Northeastern retailers have seen well over 100 new Wal-Marts open in the past three years. In the six-state New England region, Wal-Mart began with 16 new stores in 1992. By the end of 1995, the store count had reached 64. Wal-Mart's status as the nation's largest retailer places it squarely in the crosshairs of local anti-sprawl activists, who are intent on slowing its expansion, and point to the scarcity of easily developable real estate across the region.

For example, Wal-Mart's full court press yielded its first Vermont store only last year, a 50,000-sq.-ft. unit in Bennington. Yet it recently decided against proceeding with a 70,000-sq.-ft. store in St. Johnsbury, Vt., a site for which it had fought for several years.

New England boasts no Wal-Mart super-centers to date, and Wal-Mart's newly opened $30 million distribution center in Raymond, N.H., is non-refrigerated, designed to handle general merchandise only.

Target has rolled in along the Southern front, with new stores in the Washington, D.C., Norfolk, Va., and Baltimore markets. Target has begun work on a new DC in Virginia to support these markets and with typical marketing flair is leading a highly visible corporate campaign to refurbish the Washington Monument. The third wave of Target's 1996 store openings, set for next month, will include several northern New Jersey locations.
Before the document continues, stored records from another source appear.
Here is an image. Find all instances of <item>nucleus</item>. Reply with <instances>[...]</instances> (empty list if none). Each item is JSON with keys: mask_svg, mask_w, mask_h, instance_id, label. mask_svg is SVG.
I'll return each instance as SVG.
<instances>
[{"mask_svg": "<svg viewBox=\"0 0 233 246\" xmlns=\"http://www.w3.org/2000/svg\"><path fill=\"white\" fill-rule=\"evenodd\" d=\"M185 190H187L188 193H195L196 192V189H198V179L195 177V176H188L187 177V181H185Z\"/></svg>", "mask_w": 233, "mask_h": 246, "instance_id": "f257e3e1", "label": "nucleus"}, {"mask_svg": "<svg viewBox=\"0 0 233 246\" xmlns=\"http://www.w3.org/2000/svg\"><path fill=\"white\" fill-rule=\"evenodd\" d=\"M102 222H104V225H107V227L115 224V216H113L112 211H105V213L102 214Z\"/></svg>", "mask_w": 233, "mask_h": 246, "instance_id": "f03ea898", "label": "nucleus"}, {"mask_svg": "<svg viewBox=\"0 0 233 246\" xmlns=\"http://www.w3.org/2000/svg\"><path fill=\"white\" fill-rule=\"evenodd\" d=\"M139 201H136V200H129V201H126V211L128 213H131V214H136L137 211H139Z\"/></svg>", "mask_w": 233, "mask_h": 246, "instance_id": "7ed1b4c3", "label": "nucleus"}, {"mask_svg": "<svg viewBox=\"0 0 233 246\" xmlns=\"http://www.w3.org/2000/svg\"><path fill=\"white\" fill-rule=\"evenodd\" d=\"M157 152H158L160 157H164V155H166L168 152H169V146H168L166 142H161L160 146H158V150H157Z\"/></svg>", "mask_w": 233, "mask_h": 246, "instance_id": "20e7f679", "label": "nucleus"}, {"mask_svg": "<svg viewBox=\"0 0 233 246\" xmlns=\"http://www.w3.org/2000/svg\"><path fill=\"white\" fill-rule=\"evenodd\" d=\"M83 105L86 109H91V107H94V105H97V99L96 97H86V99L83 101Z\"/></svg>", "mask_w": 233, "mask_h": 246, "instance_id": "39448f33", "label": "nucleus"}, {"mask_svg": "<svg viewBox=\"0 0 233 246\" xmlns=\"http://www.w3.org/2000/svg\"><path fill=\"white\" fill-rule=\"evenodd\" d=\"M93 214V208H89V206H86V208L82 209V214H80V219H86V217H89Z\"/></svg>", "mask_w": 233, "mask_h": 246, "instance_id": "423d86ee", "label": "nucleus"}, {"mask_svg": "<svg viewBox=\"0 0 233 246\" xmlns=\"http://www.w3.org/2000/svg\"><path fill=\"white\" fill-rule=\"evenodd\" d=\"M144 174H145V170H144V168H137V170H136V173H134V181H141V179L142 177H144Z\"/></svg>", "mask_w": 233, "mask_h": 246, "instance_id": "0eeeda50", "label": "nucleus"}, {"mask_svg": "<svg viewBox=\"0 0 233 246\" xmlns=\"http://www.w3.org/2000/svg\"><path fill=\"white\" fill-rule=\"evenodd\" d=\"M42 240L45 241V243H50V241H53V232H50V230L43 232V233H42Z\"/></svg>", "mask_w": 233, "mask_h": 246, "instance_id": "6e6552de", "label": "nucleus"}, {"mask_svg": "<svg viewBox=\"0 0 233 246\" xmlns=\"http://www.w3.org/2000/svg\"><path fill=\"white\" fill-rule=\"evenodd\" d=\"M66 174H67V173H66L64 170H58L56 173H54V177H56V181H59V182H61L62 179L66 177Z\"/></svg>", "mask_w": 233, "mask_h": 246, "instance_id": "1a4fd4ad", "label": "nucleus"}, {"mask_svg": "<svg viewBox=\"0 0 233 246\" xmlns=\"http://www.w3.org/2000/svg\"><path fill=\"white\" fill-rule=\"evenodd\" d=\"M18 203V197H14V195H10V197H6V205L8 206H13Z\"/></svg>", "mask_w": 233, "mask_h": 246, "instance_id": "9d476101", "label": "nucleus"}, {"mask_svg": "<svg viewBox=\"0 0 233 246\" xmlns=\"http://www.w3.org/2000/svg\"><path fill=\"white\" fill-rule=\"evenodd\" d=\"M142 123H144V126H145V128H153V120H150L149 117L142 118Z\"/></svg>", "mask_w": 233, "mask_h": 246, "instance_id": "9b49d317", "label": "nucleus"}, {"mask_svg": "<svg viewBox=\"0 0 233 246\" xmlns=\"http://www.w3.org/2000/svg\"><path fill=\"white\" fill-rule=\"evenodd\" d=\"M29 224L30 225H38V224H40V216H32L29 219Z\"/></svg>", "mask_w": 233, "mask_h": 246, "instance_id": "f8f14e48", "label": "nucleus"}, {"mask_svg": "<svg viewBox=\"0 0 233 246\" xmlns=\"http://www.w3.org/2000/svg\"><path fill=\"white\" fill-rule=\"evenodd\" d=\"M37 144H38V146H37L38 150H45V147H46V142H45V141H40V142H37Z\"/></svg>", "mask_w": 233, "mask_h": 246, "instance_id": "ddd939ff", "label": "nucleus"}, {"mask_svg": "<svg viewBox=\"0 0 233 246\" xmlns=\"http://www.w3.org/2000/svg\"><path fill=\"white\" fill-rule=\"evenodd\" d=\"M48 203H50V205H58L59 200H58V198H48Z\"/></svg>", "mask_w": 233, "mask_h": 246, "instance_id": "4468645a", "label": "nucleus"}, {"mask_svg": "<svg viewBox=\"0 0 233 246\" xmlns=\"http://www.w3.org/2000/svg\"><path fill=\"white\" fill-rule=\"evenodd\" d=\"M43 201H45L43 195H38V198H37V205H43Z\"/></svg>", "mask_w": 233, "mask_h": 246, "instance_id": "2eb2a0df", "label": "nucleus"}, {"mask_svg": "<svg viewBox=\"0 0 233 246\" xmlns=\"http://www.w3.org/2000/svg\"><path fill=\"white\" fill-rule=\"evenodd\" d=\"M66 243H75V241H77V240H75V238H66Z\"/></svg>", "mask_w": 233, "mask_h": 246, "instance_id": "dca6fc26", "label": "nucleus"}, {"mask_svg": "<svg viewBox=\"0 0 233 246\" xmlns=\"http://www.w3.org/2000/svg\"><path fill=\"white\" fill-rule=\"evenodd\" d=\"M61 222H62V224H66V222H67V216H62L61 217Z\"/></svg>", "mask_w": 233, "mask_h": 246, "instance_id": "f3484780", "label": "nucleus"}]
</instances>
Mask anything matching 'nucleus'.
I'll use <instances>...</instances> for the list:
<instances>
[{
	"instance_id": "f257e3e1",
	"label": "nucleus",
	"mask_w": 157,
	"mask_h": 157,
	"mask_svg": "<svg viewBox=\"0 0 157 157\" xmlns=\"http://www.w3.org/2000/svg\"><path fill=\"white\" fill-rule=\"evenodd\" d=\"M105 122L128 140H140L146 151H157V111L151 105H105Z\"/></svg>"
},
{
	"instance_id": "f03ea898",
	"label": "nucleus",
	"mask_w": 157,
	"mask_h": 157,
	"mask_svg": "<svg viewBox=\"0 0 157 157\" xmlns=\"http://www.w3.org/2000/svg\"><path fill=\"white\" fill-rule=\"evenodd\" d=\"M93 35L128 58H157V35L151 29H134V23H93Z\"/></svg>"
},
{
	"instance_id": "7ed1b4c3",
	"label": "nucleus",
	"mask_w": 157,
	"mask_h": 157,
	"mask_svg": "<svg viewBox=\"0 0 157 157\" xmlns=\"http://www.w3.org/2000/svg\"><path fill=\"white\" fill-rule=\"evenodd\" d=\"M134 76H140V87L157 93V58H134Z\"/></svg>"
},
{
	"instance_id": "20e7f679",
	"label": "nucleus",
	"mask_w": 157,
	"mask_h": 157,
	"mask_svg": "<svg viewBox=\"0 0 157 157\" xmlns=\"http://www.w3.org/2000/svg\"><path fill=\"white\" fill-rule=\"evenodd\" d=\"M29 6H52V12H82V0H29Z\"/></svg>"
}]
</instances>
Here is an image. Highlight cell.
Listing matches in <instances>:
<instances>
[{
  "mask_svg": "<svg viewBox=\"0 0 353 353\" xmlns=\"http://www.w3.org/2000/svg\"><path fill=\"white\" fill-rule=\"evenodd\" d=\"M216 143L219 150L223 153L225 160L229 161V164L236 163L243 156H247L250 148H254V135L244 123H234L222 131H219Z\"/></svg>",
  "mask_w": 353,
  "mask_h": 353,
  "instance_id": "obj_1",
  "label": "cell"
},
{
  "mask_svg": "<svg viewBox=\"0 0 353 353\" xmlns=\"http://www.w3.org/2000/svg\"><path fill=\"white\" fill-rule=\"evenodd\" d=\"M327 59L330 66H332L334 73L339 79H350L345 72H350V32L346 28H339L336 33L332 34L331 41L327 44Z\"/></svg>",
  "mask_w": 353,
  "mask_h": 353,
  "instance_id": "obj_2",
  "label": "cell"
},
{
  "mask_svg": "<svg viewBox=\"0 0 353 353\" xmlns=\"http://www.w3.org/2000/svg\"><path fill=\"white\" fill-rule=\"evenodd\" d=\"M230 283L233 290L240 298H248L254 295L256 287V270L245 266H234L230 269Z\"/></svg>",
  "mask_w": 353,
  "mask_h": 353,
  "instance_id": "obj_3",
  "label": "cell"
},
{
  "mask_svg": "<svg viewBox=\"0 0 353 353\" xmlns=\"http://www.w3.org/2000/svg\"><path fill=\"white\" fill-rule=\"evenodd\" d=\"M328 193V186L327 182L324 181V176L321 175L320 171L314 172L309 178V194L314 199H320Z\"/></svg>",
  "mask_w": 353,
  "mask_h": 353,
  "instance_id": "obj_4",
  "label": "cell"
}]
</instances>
Just as observers question how successfully Kmart can carve out the middle ground between Wal-Mart and Target, they wonder how three full-line regional discounters can survive as overall competition grows more fierce. The answer for Mark Cohen, chairman and ceo of Bradlees, is to cease operating as a full-line discounter. He has pushed hard to trade up the quality and prices of his apparel and domestics offerings, putting plenty of distance between Bradlees and Wal-Mart.

In contrast to Bradlees, Ames and Caldor have yet to veer from their recent merchandising directions. Ames plays old-fashioned discounting by the high-low book, trumpeting brands in frequent promotions and driving up traffic with "best buys" based on opportunistic purchases. President and ceo Joe Ettore and executive vp, gmm Denis Lemire have kept this course since Ettore took the helm in June 1994.

Ames stands out from its two regional rivals for three reasons: It is not in Chapter 11 (it emerged from its bankruptcy in late 1992); it does not promote itself as "upscale;" and its stores, much smaller on average than its rivals, will likely generate a profit in 1996.

Caldor, prior to its bankruptcy last year, had achieved several strong years of growth through a consistent record of on-trend merchandising in hard lines and soft lines. With Warren Feldberg arriving as Caldor's top merchant in May 1996 (joining chairman and ceo Don Clarke), the market will see indications of any key product changes in spring 1997.

All three chains have invested capital in remodelling and refurbishing stores during the past few years--and have hacked away unprofitable sites. Ames closed 17 lackluster sites early this year, then bought and reopened nearly a dozen of the best former Jamesway locations. Bradlees, which shut a net of nine stores in early 1996, will close 14 more, trimming its count to 110, a move some vendors have applauded as a sign of fiscal prudence. Bradlees will also invest in a re-set of its flagship Union Square store in Manhattan as it looks to chase more of the upscale soft lines business from an urban clientele. Caldor halted plans for new stores in several states and has pruned its store count from 171 to 160, but has gone ahead with a few planned openings in the Washington and New York markets.